Eval-driven agent development — the eval is the spec, the ratchet is the discipline.
An agent has no compiler and no type system to tell you a change broke something; the only thing standing between a prompt tweak and a silent 15-point regression is an eval you run before merge. This essay assembles the previous five into a development loop: evals as a CI regression gate, golden trajectories, the offline/online split, sampling production traffic into the eval set, the feedback loop that keeps it honest, and the no-regression ratchet that makes progress monotone instead of a random walk.
The eval is the spec.
For an agent there is no other executable specification. A prompt does not declare its contract; a tool loop does not type-check its behavior.
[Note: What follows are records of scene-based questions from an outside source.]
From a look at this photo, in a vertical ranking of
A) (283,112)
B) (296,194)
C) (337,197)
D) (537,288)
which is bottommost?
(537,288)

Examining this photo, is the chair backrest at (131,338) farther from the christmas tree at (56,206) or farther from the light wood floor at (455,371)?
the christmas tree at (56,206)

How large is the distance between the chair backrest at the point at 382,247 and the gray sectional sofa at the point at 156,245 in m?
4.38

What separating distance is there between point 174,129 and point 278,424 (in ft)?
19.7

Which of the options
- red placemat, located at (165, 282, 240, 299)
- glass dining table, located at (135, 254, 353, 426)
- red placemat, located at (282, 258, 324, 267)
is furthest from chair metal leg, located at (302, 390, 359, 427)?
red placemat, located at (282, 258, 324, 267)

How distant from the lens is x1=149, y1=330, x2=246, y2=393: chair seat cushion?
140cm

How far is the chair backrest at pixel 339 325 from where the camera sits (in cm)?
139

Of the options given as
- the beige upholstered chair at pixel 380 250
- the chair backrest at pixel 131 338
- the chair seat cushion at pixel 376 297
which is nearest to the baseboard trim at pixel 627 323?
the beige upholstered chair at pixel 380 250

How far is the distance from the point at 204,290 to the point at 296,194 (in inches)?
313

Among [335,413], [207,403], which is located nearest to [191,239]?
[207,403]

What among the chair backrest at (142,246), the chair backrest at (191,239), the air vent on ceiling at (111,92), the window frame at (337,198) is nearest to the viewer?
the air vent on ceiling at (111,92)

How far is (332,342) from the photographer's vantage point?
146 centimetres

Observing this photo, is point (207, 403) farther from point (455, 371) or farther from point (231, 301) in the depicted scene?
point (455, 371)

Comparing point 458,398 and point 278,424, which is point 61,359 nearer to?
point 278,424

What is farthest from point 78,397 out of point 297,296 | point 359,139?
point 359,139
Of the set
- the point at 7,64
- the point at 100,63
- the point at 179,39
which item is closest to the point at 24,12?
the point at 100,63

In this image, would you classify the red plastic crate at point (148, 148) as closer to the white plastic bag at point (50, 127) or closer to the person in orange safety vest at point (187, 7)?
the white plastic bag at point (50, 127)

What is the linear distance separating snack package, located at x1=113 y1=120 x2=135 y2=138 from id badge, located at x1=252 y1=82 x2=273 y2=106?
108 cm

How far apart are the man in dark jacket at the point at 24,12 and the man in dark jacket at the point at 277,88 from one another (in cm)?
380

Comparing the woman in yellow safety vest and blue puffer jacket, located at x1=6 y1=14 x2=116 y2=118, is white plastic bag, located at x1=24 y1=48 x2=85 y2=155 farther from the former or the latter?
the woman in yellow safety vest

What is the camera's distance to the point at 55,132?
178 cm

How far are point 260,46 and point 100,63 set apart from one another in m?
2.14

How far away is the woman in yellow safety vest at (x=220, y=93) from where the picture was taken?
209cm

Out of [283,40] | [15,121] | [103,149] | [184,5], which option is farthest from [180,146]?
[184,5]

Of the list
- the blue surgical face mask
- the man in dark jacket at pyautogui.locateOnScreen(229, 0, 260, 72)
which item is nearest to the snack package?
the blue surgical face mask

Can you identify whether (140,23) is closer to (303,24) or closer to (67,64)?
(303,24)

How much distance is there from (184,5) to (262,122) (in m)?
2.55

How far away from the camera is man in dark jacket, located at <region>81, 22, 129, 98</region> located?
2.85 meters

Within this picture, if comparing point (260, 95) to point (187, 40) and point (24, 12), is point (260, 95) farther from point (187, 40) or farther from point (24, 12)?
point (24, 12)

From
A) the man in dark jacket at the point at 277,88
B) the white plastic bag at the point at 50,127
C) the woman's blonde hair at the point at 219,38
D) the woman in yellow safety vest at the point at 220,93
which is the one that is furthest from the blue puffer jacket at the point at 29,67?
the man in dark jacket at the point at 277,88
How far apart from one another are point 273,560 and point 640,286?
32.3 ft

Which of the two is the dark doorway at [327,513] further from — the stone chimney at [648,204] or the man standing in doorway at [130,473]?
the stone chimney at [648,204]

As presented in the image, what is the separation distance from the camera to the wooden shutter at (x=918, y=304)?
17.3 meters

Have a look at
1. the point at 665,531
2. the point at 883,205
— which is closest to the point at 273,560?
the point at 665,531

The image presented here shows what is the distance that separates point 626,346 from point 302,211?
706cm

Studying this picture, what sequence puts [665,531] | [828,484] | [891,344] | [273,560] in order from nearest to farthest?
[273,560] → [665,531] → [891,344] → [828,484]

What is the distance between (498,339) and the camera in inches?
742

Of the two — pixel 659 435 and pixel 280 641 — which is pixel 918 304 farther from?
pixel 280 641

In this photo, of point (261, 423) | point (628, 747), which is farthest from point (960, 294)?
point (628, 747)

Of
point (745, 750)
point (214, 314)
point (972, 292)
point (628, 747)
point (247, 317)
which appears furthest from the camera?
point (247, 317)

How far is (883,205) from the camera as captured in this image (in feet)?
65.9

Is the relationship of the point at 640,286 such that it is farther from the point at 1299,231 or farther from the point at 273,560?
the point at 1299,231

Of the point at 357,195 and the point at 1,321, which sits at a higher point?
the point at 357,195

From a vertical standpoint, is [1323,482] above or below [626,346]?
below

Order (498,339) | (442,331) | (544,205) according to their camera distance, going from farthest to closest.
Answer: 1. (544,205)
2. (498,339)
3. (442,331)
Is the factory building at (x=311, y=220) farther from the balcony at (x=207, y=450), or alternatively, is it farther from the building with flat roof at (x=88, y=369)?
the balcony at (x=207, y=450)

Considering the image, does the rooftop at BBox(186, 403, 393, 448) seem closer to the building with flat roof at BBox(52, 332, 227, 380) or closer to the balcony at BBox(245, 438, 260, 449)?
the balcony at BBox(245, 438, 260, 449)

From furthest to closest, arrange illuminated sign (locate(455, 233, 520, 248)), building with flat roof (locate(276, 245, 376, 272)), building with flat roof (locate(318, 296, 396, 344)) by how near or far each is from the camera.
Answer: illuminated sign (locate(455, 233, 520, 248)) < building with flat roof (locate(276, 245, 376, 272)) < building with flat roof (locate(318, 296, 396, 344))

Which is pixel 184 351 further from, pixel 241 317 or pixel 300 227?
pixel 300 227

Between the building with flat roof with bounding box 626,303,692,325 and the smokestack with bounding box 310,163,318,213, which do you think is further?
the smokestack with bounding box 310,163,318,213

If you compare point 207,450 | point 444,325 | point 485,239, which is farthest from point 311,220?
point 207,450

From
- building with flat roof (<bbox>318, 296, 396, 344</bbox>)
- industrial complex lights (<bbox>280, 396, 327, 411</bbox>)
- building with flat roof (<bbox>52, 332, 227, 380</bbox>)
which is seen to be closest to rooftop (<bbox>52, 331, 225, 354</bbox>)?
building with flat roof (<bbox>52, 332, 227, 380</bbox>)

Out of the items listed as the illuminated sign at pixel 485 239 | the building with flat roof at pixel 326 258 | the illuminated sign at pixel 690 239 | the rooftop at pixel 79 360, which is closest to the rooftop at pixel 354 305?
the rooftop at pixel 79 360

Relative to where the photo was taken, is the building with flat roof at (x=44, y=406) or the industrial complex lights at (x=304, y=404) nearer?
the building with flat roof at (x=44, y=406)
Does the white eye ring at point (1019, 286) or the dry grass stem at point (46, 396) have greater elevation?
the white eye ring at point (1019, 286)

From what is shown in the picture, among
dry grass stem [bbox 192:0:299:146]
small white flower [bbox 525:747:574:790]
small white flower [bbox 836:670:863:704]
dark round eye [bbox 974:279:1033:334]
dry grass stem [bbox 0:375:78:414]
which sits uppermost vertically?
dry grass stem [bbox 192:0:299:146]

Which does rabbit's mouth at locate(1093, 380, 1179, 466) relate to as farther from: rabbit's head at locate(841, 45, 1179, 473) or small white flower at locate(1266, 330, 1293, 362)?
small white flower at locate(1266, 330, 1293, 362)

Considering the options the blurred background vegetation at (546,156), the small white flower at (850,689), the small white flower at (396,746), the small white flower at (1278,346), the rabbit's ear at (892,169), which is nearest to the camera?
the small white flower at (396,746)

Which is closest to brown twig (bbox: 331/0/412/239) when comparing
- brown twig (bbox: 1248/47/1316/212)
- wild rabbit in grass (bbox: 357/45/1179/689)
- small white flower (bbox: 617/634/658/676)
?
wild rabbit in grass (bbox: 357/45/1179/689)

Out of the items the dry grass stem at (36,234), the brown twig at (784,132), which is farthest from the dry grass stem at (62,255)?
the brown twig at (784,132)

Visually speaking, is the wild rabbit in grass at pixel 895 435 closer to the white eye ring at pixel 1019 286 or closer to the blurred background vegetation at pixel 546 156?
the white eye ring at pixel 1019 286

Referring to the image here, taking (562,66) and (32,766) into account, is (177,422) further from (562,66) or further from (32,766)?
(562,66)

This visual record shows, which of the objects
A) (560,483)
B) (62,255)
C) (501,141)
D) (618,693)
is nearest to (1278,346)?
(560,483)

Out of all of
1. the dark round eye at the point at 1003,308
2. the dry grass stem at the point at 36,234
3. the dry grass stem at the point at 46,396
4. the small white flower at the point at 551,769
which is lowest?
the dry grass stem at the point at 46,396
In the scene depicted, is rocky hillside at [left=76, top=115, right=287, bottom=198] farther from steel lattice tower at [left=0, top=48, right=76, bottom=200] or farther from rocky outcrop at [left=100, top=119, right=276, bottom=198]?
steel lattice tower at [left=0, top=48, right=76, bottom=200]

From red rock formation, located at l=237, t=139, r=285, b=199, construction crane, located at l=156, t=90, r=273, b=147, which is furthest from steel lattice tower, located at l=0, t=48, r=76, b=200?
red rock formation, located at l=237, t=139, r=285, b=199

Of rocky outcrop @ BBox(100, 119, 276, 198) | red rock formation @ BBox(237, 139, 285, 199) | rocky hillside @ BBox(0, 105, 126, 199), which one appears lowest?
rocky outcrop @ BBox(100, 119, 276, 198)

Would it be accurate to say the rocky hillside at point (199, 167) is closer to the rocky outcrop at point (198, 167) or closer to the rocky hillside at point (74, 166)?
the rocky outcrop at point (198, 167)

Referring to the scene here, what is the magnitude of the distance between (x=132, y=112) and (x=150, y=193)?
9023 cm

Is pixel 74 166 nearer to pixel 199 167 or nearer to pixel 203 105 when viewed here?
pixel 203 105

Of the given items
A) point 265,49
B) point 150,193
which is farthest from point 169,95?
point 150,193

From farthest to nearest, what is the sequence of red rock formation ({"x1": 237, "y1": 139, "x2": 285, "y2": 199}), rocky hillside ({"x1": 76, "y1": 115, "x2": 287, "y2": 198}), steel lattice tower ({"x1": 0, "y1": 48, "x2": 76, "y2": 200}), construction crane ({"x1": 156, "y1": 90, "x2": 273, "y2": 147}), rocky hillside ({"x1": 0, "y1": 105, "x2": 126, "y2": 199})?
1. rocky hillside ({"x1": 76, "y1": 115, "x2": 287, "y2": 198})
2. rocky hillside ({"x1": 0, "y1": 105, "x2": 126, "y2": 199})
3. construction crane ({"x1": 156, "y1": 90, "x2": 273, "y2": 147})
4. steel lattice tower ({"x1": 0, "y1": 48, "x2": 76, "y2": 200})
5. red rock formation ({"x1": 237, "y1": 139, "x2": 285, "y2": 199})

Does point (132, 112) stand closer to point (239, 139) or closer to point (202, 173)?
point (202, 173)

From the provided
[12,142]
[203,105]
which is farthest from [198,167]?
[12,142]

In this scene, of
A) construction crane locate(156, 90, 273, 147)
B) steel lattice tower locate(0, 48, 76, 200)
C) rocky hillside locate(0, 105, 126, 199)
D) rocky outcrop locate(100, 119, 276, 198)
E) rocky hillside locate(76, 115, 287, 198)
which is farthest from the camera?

The eval set is the definition of "working" — which means a behavior not covered by an eval is, operationally, undefined and unprotected. The development question stops being "did I improve the prompt" and becomes "did the eval move, and which tasks flipped."
Corollary: write the eval task before the fix. A bug with no failing eval is a bug you will reintroduce. The reproduction is the regression test — this is TDD with the agent's environment as the harness.
Evals as a CI regression gate, tiered by cost.
Eval is expensive (E1), so one suite on every commit is infeasible. Tier it by the cost/coverage curve so every change hits a fast gate and the expensive signal still runs often enough to catch drift.
- Per-commit (seconds–minutes) — deterministic tool-call assertions and a small smoke set of outcome checks. Cheap, no judge, blocks the merge.
- Per-PR / nightly (minutes–hours) — the full custom eval set, each task run k times, distribution reported (
pass^k, not pass@1). - Weekly (hours) — judge-graded subjective slice and replayed production-trace regression set.
# CI gate: block merge on regression OR on absolute floor breach res = run_suite(build, k=5) assert res.tool_assertions.all_pass() # hard, deterministic assert res.pass_k >= baseline.pass_k - EPS # no-regression ratchet assert res.pass_k >= FLOOR # absolute bar assert not res.new_failures(baseline) # no task regressed
Golden trajectories: freeze the run, not just the answer.
A golden trajectory is a known-good full trace (E5) frozen with its environment: inputs, tool observations, the decision sequence, and the outcome. It is the regression artifact a final-answer fixture cannot be — you can replay a candidate against it without live tools and diff decisions, not just the end string.
- Outcome-golden — assert the candidate still reaches the verified end state. Robust to alternative paths; the default.
- Trajectory-golden — assert the safety/efficiency invariants still hold (no forbidden tool, step budget). Assert invariants, never exact-match the path (E2's mistake).
- Curate, do not hoard. A golden trajectory is maintained code: when the API or policy legitimately changes, re-bless it deliberately — an un-reviewed re-bless is how a bug becomes the new "correct."
Offline vs online eval — you need both, they answer different questions.
Offline eval (the CI suite, replayed traces) is reproducible, gates merges, and answers "did this change regress a known case." It cannot see what you did not anticipate. Online eval — measured on live traffic — answers "is it actually working on the real distribution," and it is the only place the unknown unknowns surface.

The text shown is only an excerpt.